Sementara itu, Gregoria mengakui sempat kesulitan dalam masa pemulihan karena vertigo membuat tubuhnya sangat sensitif, bahkan terhadap cahaya lampu dan layar gawai.
Kini ia merasa lebih siap, meski tetap menekankan pentingnya penyesuaian tensi dan tekanan di lapangan.
“Saya sadar harus menyesuaikan dulu. Tiga bulan tidak bertanding pasti berpengaruh,” katanya.
Di luar lapangan
Di luar lapangan, Japan Open juga menjadi panggung evaluasi bagi pelatnas. Hingga Juli ini, belum ada satu pun gelar dari Super 500 ke atas.
Prestasi terbaik hanya datang dari turnamen Super 300 Thailand Masters melalui ganda putri Lanny Tria Mayasari/Siti Fadia Silva Ramadhanti dan Taiwan Open lewat pasangan campuran Jafar Hidayatullah/Felisha Alberta Pasaribu.
Minimnya prestasi membuat induk organisasi tepok bulu mulai bergerak. Wakil Ketua Umum PP PBSI Taufik Hidayat sebelumnya menyampaikan secara terbuka bahwa para pelatih sudah diberikan cukup waktu untuk menunjukkan hasil.
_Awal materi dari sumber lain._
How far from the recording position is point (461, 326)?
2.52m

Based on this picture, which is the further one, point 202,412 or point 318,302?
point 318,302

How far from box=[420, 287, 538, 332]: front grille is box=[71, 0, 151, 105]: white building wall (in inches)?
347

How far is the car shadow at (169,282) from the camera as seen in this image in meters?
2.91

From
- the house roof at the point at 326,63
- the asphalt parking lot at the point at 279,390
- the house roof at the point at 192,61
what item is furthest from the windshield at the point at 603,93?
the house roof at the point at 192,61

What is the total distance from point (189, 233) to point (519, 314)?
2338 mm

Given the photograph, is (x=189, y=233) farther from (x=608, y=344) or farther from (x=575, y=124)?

Jika tidak ada perubahan signifikan, sistem promosi dan degradasi akan diterapkan kembali.
“Sudah enam bulan lebih. Jangan hanya kejar ranking. Masyarakat inginnya juara. Juara itu cuma satu, tidak ada juara dua,” tegas Taufik.
Menurut Taufik, pelatih tidak bisa hanya fokus pada program latihan, tapi juga harus mampu membangun kedekatan dan komunikasi efektif dengan atlet. Hubungan pelatih dan atlet harus berjalan dua arah agar program bisa dijalankan secara maksimal.
“Pelatih jangan merasa nyaman terus. Semua ada targetnya, dan hasil itu penting. Kalau tidak memenuhi, kami buka rekam jejaknya. Kalau tidak ada prestasi, buat apa dipertahankan?” ujarnya.
PBSI pun disebut telah menyiapkan sistem peringatan bertingkat, mulai dari SP1 hingga SP3, sebagai bagian dari mekanisme pembinaan internal.
Tuntutan dan harapan
Maka Japan Open 2025 bukan hanya soal siapa juara, tetapi tentang siapa yang siap bertahan dan siapa yang pantas dipertahankan.
Evaluasi tidak lagi bersifat tertutup. Kritik dari dalam federasi sendiri sudah mulai terdengar terbuka, dan masyarakat pun makin lantang menyuarakan kekecewaan.
Setiap kekalahan kini tak hanya berdampak pada peringkat dunia, tetapi juga pada kredibilitas pembinaan nasional.
Apalagi dalam konteks menuju Kejuaraan Dunia 2025 di Paris, Agustus, hasil di Jepang dan Super 1000 China Open (pekan berikutnya) akan menjadi indikator utama untuk melihat kesiapan tim Merah Putih bersaing di panggung paling bergengsi.
Beban berat memang. Namun dari tekanan semacam inilah semangat baru bisa muncul. Japan Open 2025 bisa jadi titik balik. Bisa pula menjadi cermin sejauh mana program pembinaan PBSI berjalan efektif.
Jika hasilnya masih nihil, maka tidak cukup hanya dengan janji evaluasi. Perubahan harus nyata. Karena pada akhirnya, masyarakat tidak menonton ranking. Mereka menunggu satu hal, Indonesia kembali naik podium tertinggi.